Historic courthouse in North Carolina, US

The Old Brunswick County Courthouse is an historic former courthouse located at Southport, Brunswick County, North Carolina. It was erected about 1844, and is a plain, two-story, stuccoed brick building three bays wide by seven bays long.

It was added to the National Register of Historic Places in 1979. It is located in the Southport Historic District.

The original courthouse was built in Brunswick Town 1729–1731. This courthouse had served New Hanover County, which included Brunswick, until Brunswick was formed in 1764. The building was destroyed by the Great Chesapeake Bay Hurricane of 1769.

The General Assembly, meeting in New Bern in 1778, authorized and empowered Brunswick to levy a tax on its inhabitants to construct a new courthouse at a location convenient to its citizens and within two miles of Lockwoods Folly. The Act said "the courts of said county will be held at John Bell's until the County Court House shalI be built." John Bell's plantation had been chosen as the site of the new courthouse, but until it was built it was expected that court business would be conducted in his home if necessary. This was during the time of the American Revolution so progress was slow.

Another Act of 1784 decreed that William Goss, Sam Leonard, Louis Dupree, Jacob Leonard, and Henry Walters were named "as Commissioners, for agreeing with and employing proper workmen to build a good and substantial court house, prison and stocks, and that they are hereby empowered to purchase five acres of land where they, or a majority of them, shall find most convenient within the distances above described."

Samuel Leonard and Louis Dupree served as Majors, and Jacob Leonard as a captain, in the Brunswick Militia during the American Revolution. William Goss (Gause) lost a leg in the war and was a member of the North Carolina House of Commons in 1778. William Gause and his wife Elizabeth Bacot Gause hosted President George Washington for breakfast on April 27, 1791, during his Southern Tour.

- - - -

> _Instructions to follow_
Answer from the courthouse text:
1. In what year was the Old Brunswick County Courthouse added to the National Register of Historic Places?
2. What destroyed the original courthouse built in Brunswick Town?
3. Which of the commissioners named in the Act of 1784 lost a leg in the war?

(Stored items)
- - - -

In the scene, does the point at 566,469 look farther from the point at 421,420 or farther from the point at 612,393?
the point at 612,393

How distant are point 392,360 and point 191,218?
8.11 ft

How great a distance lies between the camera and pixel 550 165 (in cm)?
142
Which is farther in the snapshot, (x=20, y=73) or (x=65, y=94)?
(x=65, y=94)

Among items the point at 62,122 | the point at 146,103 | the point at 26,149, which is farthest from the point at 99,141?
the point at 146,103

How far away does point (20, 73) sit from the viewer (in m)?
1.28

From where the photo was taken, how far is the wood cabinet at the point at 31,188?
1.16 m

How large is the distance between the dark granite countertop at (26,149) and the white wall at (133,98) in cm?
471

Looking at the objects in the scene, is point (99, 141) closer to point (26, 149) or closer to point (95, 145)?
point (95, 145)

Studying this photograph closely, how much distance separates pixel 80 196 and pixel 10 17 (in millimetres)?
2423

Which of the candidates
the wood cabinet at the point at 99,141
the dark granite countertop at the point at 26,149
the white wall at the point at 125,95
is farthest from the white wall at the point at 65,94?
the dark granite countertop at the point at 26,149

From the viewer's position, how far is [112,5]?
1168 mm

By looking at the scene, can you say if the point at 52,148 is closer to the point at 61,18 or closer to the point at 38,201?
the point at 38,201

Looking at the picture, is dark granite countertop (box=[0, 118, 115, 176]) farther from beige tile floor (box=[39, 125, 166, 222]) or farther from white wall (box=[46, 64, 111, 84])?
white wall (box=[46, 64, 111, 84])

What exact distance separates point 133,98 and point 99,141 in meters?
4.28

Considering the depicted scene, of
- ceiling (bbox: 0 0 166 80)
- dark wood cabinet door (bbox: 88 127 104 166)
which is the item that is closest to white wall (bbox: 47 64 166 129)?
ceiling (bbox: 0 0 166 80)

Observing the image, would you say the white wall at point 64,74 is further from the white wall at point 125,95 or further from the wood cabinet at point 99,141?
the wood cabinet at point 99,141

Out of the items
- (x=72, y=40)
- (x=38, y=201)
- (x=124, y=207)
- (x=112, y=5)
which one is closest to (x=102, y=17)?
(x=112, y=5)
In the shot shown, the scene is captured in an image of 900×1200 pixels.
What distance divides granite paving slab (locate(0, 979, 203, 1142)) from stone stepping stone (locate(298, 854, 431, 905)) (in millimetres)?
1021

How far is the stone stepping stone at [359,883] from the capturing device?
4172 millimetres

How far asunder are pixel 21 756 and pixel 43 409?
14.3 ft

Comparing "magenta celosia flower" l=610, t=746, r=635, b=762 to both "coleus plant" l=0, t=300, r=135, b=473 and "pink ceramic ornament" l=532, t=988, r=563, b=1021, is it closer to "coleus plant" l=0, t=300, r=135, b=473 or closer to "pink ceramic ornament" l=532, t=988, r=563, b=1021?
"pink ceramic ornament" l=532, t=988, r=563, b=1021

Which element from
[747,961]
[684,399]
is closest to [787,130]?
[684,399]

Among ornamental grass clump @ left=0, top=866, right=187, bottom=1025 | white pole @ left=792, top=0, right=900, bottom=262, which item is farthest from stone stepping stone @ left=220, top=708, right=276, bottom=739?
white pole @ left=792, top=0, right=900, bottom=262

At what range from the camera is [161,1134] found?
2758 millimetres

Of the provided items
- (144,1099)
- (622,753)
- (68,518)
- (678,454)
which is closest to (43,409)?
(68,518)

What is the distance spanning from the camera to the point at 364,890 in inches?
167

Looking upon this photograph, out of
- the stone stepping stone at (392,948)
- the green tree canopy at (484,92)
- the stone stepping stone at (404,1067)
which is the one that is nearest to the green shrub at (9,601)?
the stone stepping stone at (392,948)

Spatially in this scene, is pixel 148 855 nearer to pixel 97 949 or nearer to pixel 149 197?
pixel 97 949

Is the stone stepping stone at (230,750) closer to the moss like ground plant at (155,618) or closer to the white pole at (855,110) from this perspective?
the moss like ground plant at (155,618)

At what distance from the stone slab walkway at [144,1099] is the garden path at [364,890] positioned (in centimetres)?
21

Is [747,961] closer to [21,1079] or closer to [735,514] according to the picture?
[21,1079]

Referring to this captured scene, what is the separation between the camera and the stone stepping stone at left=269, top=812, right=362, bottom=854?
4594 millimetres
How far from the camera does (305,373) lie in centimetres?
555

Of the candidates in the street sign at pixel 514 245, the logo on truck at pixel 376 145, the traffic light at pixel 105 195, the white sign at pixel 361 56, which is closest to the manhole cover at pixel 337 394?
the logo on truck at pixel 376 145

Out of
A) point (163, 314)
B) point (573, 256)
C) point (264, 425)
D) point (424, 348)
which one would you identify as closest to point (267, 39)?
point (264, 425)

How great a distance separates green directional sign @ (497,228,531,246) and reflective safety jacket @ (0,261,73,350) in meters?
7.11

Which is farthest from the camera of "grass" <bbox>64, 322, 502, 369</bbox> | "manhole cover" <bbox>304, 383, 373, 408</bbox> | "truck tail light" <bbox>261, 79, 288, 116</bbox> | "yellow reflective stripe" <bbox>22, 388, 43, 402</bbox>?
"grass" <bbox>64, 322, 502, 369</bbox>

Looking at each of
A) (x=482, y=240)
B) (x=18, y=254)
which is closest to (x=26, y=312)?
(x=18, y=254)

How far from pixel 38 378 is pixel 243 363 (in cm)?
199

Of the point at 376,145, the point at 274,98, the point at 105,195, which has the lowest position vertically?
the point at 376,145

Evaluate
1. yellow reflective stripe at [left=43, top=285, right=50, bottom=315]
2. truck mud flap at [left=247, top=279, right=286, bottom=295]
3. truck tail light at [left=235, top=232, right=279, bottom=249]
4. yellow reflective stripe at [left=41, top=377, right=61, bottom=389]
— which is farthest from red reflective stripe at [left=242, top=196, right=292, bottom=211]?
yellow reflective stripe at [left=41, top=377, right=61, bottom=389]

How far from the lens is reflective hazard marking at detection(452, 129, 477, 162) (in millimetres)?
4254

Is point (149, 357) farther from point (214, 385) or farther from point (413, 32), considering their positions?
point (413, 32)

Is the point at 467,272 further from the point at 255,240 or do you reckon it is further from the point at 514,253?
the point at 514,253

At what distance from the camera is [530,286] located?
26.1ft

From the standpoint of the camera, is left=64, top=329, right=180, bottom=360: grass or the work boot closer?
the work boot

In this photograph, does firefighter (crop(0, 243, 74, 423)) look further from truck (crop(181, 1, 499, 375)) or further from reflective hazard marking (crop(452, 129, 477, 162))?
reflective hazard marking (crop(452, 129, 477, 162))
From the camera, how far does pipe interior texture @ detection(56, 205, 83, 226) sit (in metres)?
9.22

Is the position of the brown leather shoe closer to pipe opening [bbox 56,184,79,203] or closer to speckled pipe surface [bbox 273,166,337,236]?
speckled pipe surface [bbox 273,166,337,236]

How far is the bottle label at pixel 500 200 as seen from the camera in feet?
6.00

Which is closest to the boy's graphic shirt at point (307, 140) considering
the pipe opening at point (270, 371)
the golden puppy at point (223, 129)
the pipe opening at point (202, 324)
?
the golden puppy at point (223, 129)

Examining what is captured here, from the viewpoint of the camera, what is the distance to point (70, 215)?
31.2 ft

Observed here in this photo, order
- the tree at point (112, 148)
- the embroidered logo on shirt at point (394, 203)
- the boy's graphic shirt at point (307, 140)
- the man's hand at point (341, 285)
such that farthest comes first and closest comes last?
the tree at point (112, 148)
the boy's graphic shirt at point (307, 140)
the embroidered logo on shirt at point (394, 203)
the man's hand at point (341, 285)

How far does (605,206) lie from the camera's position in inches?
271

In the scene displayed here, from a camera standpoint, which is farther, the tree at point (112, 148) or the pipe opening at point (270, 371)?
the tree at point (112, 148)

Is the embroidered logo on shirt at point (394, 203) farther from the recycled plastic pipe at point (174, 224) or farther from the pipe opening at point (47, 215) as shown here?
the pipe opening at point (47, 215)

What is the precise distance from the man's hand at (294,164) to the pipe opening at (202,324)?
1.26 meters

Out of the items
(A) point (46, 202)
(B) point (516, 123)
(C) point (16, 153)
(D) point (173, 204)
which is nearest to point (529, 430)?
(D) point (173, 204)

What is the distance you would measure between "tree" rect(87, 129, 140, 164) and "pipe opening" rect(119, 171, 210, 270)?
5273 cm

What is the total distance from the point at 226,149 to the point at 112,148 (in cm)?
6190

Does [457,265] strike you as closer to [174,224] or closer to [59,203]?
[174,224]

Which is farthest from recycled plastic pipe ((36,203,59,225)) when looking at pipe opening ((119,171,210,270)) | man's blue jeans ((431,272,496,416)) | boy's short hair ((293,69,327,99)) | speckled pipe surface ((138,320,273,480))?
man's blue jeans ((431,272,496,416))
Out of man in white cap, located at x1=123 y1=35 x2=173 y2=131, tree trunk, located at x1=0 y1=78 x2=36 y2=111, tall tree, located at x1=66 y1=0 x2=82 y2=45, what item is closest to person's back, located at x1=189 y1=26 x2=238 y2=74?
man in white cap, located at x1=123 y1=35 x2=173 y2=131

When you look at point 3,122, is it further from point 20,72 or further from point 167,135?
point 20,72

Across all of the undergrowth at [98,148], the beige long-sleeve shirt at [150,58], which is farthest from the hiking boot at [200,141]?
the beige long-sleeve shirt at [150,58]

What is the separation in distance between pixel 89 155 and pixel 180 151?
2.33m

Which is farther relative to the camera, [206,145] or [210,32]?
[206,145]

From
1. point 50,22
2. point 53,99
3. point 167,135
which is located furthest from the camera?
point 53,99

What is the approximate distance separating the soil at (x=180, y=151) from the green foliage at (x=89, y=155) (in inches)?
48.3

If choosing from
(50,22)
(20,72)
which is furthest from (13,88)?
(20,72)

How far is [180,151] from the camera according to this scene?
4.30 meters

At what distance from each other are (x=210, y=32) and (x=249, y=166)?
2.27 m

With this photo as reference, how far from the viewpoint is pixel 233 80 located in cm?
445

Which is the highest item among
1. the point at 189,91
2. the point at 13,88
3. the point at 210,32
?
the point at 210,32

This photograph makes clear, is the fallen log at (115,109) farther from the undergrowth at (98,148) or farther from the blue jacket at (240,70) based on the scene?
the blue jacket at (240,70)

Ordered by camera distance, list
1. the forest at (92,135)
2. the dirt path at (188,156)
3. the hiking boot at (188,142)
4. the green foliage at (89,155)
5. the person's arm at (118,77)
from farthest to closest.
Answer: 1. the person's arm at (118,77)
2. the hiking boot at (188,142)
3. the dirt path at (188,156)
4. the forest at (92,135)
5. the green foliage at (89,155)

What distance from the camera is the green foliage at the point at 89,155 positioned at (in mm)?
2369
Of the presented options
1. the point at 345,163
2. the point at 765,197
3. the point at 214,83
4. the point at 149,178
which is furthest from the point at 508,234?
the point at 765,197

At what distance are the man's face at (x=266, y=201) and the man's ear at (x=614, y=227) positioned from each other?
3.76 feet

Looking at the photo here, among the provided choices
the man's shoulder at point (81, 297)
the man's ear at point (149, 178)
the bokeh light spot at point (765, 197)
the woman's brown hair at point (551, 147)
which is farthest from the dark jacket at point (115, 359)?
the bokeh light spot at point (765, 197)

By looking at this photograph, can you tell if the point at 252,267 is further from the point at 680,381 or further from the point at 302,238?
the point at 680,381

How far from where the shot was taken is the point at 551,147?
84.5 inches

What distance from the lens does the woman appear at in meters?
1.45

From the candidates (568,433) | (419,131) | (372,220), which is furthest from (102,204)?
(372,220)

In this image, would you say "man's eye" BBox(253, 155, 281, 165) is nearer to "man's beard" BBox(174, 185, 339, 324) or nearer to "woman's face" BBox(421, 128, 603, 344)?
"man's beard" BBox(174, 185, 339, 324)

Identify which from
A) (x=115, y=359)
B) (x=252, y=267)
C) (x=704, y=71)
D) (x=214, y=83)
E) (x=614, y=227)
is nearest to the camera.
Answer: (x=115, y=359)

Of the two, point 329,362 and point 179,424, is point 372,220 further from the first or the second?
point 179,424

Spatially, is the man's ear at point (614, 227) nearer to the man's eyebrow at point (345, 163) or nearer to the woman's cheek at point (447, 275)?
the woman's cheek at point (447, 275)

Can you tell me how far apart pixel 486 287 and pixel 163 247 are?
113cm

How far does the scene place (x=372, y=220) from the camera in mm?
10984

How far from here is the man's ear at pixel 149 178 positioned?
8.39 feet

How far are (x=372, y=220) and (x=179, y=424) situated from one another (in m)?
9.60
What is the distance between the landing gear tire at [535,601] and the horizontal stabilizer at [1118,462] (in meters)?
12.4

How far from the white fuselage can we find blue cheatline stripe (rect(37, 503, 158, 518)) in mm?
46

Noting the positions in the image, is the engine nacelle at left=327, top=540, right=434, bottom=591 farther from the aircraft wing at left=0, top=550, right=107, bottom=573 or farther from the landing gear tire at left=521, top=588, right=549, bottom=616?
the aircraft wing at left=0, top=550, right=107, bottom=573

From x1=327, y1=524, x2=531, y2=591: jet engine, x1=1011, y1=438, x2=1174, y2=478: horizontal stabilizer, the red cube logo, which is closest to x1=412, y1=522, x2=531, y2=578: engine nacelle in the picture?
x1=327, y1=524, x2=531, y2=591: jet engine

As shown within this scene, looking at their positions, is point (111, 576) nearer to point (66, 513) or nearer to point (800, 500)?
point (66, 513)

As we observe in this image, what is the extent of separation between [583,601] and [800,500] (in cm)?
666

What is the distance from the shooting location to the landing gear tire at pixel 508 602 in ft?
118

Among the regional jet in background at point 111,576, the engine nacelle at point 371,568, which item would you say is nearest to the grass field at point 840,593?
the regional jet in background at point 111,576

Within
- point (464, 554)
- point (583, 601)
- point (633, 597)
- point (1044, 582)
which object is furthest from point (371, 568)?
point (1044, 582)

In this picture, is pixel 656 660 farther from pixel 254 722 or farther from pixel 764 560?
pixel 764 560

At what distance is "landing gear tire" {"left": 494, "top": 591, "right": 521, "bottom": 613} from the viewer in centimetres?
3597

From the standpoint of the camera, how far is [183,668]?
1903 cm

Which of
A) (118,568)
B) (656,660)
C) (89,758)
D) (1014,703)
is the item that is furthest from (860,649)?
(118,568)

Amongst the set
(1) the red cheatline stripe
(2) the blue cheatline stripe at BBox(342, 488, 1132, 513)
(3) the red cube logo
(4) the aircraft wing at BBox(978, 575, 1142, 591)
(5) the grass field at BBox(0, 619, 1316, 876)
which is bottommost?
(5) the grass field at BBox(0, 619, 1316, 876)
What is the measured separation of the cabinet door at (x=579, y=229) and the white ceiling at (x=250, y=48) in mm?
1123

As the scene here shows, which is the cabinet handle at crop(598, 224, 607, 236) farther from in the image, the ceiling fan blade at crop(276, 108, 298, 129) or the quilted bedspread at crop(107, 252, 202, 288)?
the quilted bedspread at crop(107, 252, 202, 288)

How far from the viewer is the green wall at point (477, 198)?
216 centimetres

- - - -

> _Answer section_
1. 1979
2. The Great Chesapeake Bay Hurricane of 1769
3. William Goss (Gause)